What the task asks
Restate each record exactly as it was written.

[Data shown]

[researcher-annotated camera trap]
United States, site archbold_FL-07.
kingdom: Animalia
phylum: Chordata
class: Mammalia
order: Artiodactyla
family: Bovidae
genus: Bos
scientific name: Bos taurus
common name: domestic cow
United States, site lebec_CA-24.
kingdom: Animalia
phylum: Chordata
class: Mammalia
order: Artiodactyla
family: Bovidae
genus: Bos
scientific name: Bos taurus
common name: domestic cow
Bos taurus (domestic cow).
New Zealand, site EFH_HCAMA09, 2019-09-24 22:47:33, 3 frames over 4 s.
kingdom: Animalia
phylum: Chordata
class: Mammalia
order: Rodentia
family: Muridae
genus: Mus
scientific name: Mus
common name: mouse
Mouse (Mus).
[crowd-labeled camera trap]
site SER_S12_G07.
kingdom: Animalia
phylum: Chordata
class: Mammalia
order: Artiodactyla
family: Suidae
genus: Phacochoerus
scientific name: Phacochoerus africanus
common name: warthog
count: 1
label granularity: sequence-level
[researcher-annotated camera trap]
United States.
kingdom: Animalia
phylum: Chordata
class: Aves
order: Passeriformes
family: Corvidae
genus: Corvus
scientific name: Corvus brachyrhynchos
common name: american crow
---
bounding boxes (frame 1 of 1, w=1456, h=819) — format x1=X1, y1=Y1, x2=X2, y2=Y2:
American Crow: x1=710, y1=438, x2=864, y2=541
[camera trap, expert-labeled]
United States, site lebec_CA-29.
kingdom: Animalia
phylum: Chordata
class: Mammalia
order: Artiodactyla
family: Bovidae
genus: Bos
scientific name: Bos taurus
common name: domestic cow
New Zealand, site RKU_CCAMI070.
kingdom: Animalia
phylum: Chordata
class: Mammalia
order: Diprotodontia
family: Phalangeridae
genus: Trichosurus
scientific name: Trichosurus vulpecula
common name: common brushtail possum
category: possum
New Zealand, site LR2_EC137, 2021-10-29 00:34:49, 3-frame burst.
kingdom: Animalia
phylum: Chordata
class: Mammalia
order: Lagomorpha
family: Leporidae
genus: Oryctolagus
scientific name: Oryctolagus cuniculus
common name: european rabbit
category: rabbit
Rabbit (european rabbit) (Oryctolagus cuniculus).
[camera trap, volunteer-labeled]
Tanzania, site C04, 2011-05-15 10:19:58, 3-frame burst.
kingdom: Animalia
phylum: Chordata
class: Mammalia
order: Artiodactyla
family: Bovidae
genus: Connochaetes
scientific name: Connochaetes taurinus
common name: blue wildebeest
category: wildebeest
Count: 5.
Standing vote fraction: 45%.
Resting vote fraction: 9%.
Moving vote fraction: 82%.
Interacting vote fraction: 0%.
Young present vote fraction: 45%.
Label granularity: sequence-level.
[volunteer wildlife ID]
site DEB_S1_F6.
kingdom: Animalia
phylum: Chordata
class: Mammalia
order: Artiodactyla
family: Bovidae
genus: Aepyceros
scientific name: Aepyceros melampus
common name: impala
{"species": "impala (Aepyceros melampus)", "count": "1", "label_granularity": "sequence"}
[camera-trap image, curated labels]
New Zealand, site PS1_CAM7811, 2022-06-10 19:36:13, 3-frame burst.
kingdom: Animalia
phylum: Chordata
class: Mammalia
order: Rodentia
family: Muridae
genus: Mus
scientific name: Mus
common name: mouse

[/Data shown]

The completed task
[researcher-annotated camera trap]
United States, site archbold_FL-07.
kingdom: Animalia
phylum: Chordata
class: Mammalia
order: Artiodactyla
family: Bovidae
genus: Bos
scientific name: Bos taurus
common name: domestic cow
United States, site lebec_CA-24.
kingdom: Animalia
phylum: Chordata
class: Mammalia
order: Artiodactyla
family: Bovidae
genus: Bos
scientific name: Bos taurus
common name: domestic cow
Bos taurus (domestic cow).
New Zealand, site EFH_HCAMA09, 2019-09-24 22:47:33, 3 frames over 4 s.
kingdom: Animalia
phylum: Chordata
class: Mammalia
order: Rodentia
family: Muridae
genus: Mus
scientific name: Mus
common name: mouse
Mouse (Mus).
[crowd-labeled camera trap]
site SER_S12_G07.
kingdom: Animalia
phylum: Chordata
class: Mammalia
order: Artiodactyla
family: Suidae
genus: Phacochoerus
scientific name: Phacochoerus africanus
common name: warthog
count: 1
label granularity: sequence-level
[researcher-annotated camera trap]
United States.
kingdom: Animalia
phylum: Chordata
class: Aves
order: Passeriformes
family: Corvidae
genus: Corvus
scientific name: Corvus brachyrhynchos
common name: american crow
---
bounding boxes (frame 1 of 1, w=1456, h=819) — format x1=X1, y1=Y1, x2=X2, y2=Y2:
American Crow: x1=710, y1=438, x2=864, y2=541
[camera trap, expert-labeled]
United States, site lebec_CA-29.
kingdom: Animalia
phylum: Chordata
class: Mammalia
order: Artiodactyla
family: Bovidae
genus: Bos
scientific name: Bos taurus
common name: domestic cow
New Zealand, site RKU_CCAMI070.
kingdom: Animalia
phylum: Chordata
class: Mammalia
order: Diprotodontia
family: Phalangeridae
genus: Trichosurus
scientific name: Trichosurus vulpecula
common name: common brushtail possum
category: possum
New Zealand, site LR2_EC137, 2021-10-29 00:34:49, 3-frame burst.
kingdom: Animalia
phylum: Chordata
class: Mammalia
order: Lagomorpha
family: Leporidae
genus: Oryctolagus
scientific name: Oryctolagus cuniculus
common name: european rabbit
category: rabbit
Rabbit (european rabbit) (Oryctolagus cuniculus).
[camera trap, volunteer-labeled]
Tanzania, site C04, 2011-05-15 10:19:58, 3-frame burst.
kingdom: Animalia
phylum: Chordata
class: Mammalia
order: Artiodactyla
family: Bovidae
genus: Connochaetes
scientific name: Connochaetes taurinus
common name: blue wildebeest
category: wildebeest
Count: 5.
Standing vote fraction: 45%.
Resting vote fraction: 9%.
Moving vote fraction: 82%.
Interacting vote fraction: 0%.
Young present vote fraction: 45%.
Label granularity: sequence-level.
[volunteer wildlife ID]
site DEB_S1_F6.
kingdom: Animalia
phylum: Chordata
class: Mammalia
order: Artiodactyla
family: Bovidae
genus: Aepyceros
scientific name: Aepyceros melampus
common name: impala
{"species": "impala (Aepyceros melampus)", "count": "1", "label_granularity": "sequence"}
[camera-trap image, curated labels]
New Zealand, site PS1_CAM7811, 2022-06-10 19:36:13, 3-frame burst.
kingdom: Animalia
phylum: Chordata
class: Mammalia
order: Rodentia
family: Muridae
genus: Mus
scientific name: Mus
common name: mouse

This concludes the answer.